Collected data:

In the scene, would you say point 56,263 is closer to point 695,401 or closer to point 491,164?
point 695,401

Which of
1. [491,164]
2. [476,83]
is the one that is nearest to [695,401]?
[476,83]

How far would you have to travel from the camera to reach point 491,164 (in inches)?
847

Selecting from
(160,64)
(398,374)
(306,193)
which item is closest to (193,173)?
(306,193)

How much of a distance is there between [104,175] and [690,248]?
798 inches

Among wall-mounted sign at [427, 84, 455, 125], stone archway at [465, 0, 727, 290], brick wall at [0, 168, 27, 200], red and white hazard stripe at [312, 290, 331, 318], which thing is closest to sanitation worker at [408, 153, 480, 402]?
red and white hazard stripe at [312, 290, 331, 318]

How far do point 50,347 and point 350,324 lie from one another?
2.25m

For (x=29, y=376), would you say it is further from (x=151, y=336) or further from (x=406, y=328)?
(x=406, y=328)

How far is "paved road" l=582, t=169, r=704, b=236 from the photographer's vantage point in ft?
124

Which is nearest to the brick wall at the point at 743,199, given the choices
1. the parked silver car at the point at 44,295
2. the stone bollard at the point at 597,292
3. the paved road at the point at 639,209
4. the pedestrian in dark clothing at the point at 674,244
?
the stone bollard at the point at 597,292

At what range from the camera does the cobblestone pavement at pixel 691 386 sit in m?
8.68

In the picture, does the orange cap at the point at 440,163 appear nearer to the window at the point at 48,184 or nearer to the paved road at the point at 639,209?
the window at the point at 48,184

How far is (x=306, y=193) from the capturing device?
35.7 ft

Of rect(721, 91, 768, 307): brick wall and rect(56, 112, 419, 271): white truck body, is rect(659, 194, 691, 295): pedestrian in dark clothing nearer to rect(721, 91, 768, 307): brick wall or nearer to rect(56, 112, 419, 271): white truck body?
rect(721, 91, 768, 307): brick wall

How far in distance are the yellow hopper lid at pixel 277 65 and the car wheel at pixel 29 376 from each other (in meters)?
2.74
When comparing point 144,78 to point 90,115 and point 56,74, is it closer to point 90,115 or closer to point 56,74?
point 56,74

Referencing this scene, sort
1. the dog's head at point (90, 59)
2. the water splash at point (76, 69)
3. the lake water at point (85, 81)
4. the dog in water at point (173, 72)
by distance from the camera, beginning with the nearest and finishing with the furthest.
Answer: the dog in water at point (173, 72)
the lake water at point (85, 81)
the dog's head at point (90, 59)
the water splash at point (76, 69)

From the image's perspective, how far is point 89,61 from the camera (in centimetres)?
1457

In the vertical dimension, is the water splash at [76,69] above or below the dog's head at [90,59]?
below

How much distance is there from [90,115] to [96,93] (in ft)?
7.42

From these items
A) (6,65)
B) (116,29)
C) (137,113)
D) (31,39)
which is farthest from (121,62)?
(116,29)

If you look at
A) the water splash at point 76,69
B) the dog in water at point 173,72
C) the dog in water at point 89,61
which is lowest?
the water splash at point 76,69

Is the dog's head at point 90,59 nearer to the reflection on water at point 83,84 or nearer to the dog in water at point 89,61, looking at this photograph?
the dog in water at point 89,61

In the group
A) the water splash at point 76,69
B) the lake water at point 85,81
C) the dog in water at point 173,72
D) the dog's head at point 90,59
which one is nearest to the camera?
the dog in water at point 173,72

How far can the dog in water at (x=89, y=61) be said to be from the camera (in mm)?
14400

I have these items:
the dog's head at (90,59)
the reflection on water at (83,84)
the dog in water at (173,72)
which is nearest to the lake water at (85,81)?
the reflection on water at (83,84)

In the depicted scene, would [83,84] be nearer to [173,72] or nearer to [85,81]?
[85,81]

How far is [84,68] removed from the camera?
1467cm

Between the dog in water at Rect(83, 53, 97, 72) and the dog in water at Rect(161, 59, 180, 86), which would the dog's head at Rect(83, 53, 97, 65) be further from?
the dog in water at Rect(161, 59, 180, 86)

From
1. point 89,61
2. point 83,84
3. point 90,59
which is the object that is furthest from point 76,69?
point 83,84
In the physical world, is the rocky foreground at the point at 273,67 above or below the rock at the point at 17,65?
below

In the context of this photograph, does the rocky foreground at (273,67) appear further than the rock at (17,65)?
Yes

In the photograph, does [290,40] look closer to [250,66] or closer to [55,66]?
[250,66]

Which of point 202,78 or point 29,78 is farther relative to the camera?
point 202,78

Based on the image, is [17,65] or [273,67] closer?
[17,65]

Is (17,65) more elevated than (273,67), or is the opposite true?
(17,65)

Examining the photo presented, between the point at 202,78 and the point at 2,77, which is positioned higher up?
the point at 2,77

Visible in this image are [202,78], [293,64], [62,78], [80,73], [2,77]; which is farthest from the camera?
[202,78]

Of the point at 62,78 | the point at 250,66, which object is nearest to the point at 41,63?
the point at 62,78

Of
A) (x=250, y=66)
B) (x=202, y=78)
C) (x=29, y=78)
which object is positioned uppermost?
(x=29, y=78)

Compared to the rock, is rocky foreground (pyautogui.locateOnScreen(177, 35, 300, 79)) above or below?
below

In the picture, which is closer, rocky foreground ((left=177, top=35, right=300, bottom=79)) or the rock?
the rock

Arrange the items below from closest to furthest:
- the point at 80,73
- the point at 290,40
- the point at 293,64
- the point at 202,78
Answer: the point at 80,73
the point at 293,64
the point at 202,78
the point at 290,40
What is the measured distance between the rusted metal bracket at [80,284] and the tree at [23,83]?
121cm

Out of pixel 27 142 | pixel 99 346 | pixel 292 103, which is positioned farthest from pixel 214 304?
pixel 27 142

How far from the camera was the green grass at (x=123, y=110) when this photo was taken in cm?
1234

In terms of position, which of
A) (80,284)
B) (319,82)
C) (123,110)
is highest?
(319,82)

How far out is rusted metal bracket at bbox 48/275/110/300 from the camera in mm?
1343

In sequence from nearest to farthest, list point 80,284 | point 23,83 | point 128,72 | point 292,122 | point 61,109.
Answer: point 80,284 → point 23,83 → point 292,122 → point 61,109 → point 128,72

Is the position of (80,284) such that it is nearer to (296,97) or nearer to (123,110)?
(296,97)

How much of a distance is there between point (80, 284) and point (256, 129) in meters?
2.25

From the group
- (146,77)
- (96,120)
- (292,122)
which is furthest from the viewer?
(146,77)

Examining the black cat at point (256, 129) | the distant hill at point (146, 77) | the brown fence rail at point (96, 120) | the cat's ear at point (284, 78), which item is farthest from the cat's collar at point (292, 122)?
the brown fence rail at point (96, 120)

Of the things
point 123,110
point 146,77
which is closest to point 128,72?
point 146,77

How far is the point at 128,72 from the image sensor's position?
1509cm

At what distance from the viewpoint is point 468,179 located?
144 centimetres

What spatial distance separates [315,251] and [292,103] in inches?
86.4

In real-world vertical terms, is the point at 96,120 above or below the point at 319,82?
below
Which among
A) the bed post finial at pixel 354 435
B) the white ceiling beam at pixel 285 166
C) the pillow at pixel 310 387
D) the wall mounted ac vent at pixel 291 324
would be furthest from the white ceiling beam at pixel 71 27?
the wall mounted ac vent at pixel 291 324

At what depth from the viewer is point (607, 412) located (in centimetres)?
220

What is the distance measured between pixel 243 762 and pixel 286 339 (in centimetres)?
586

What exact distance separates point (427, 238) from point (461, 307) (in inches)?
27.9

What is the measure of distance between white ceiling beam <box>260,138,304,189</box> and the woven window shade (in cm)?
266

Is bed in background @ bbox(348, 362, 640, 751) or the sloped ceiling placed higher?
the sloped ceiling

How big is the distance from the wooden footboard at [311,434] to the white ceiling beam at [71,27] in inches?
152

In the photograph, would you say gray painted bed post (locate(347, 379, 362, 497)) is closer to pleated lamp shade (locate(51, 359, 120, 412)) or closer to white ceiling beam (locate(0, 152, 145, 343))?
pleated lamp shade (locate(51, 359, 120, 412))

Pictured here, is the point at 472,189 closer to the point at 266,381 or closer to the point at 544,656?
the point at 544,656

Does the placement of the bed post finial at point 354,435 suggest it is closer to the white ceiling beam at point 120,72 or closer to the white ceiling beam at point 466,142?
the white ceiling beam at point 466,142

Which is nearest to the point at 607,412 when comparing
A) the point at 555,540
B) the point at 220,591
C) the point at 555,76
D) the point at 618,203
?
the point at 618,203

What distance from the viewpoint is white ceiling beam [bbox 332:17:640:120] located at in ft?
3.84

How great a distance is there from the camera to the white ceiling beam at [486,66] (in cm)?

* **What the exercise asks**
Which lines in the records above contain the word "Examining", matching its capitalization? Copy out each of those lines in full.

* **The solution**
Examining the photo presented, between the point at 202,78 and the point at 2,77, which is positioned higher up?
Examining the black cat at point (256, 129) | the distant hill at point (146, 77) | the brown fence rail at point (96, 120) | the cat's ear at point (284, 78), which item is farthest from the cat's collar at point (292, 122)?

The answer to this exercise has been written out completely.